▶ Extract to read:

BEGIN

“My name is Charlotte, also known as Charlie, and I am a wheelchair basketball player for Great Britain and a 3rd year university student, studying human biology.
My journey started when I was 12 weeks old, when my mom realized I had a persistent cough and was struggling with moving my legs. I was taken to the hospital, where they performed an X ray and found I had a large tumor wrapped around my spinal cord, spanning from T4 to T8. They said, ‘She has stage 4 Neuroblastoma.’ I was in hospital for a while after this and I received chemotherapy treatment, which massively reduced the size of the tumor, leaving me as an incomplete paraplegic, meaning I needed to use a wheelchair daily.
Using a chair and growing up with a disability has meant that I have fully learned all about disability and adapted in different ways, which has been massively beneficial to me. As I’ve always used a chair, I’ve never known life any differently, so I don’t really know any different and I’m totally okay with it.
For me, sports are always something I have participated in and enjoyed since a really early age. I started when I was young, 4 years old, as my parents had always wanted me to get involved in sports to keep fit and so I could meet other people who were also disabled and gain confidence. The first sport I started was wheelchair tennis, where my dad used to take me to different camps and training so I could get involved.
As I got older, I continued to do this, and I also started wheelchair racing. I competed in both for a while, and I loved being able to meet so many different people, all with different experiences and being able to learn from them from an early age. I always enjoyed this, and I gained confidence through doing this and made so many friends along the way.
When I reached the age of 8, I was out shopping with my mom when we were approached by the coach of the CWBA, Coventry Wheelchair Basketball Academy. He asked, ‘Are you involved in sports? Have you thought about trying wheelchair basketball?’ He left me and my mom with his number and he had ours, and we went away to think about it. At first, I was really nervous about it, as there weren’t many females or juniors at the club when I started, and I was so young! I knew it was quite a physical and fast paced game, but that is also what drew me in.

END

▶ Aim of the exercise:
Reproduce the part of the wheelchair basketball account between "My journey started" and "okay with it.", inclusive. The listing comes from a separate source unrelated to this account.

▶ Dataset entries:

BEGIN

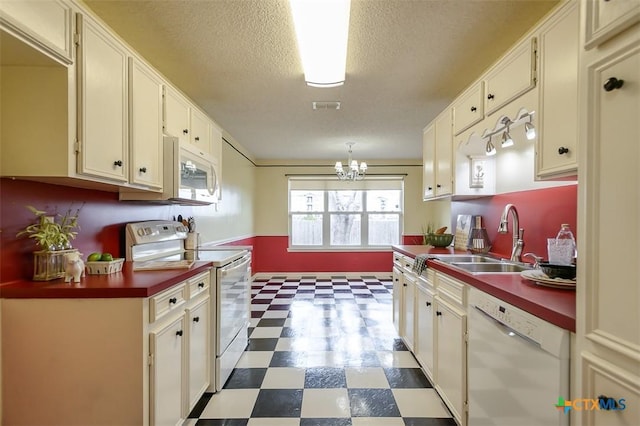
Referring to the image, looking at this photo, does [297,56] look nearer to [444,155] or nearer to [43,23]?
[43,23]

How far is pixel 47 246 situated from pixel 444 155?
2752 millimetres

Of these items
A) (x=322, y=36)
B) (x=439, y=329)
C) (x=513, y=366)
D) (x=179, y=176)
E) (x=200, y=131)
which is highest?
(x=322, y=36)

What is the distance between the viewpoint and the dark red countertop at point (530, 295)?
975mm

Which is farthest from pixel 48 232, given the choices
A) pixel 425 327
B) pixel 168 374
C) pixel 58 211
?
pixel 425 327

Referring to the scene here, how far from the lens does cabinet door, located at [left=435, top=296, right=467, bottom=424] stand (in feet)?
5.24

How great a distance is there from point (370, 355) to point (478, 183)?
67.5 inches

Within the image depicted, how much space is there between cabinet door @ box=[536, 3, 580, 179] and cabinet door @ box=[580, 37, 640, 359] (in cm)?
52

END

▶ Exercise result:
My journey started when I was 12 weeks old, when my mom realized I had a persistent cough and was struggling with moving my legs. I was taken to the hospital, where they performed an X ray and found I had a large tumor wrapped around my spinal cord, spanning from T4 to T8. They said, ‘She has stage 4 Neuroblastoma.’ I was in hospital for a while after this and I received chemotherapy treatment, which massively reduced the size of the tumor, leaving me as an incomplete paraplegic, meaning I needed to use a wheelchair daily.
Using a chair and growing up with a disability has meant that I have fully learned all about disability and adapted in different ways, which has been massively beneficial to me. As I’ve always used a chair, I’ve never known life any differently, so I don’t really know any different and I’m totally okay with it.